* START Exercise materials *

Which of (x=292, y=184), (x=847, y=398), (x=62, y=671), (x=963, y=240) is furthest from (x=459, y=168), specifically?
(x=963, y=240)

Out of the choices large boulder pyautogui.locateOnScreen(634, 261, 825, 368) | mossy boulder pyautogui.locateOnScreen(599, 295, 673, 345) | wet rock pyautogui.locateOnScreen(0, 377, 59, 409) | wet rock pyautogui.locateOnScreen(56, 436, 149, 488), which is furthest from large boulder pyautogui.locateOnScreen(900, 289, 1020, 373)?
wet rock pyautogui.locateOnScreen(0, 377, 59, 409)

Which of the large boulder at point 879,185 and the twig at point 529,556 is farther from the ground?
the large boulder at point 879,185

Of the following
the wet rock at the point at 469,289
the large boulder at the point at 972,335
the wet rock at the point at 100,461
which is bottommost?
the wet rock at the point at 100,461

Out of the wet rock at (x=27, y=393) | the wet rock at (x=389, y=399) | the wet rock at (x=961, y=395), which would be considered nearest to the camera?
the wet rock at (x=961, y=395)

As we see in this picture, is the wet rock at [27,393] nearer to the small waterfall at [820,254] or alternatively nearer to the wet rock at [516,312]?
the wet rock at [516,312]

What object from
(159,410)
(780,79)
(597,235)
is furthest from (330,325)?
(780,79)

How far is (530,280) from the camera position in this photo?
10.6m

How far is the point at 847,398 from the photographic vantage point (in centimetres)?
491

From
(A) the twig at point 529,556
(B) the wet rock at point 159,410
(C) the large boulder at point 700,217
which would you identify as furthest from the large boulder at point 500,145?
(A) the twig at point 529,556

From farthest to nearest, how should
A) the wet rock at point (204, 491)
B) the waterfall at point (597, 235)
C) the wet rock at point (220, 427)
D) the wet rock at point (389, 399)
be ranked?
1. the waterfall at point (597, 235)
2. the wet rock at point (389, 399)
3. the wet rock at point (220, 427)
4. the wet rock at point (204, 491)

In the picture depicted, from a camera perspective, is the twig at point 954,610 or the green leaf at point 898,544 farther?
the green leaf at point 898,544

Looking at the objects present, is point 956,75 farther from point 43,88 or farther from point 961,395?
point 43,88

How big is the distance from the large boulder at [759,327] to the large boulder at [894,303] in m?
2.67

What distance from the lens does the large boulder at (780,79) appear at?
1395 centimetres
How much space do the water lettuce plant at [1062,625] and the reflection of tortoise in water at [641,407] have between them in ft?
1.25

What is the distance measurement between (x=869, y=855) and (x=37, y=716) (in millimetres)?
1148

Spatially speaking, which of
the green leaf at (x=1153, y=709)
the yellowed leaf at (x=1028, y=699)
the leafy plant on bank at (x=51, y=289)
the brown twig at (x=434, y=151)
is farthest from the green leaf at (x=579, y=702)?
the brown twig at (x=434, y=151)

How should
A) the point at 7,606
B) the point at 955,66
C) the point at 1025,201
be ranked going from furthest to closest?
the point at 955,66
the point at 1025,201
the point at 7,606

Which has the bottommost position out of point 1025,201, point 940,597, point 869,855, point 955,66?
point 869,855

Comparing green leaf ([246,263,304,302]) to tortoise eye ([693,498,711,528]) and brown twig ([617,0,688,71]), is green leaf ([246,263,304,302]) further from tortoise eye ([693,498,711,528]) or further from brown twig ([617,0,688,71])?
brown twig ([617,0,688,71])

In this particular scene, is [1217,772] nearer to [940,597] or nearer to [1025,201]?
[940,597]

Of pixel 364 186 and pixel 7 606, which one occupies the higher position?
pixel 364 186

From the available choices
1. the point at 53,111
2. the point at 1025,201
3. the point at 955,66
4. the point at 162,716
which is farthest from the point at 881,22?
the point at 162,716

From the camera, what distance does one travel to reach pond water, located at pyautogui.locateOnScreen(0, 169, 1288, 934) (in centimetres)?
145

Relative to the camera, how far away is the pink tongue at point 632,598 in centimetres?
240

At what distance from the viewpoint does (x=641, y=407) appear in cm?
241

* END Exercise materials *

_Set task:_ Render every line of the entries from the line containing "From the camera, what" through the end of the entries as a Markdown table with the columns Row and Text, omitting blank lines.

_Final result:_
| Row | Text |
|---|---|
| 1 | From the camera, what distance does one travel to reach pond water, located at pyautogui.locateOnScreen(0, 169, 1288, 934) (in centimetres)? |
| 2 | 145 |
| 3 | Relative to the camera, how far away is the pink tongue at point 632,598 in centimetres? |
| 4 | 240 |
| 5 | At what distance from the viewpoint does (x=641, y=407) appear in cm? |
| 6 | 241 |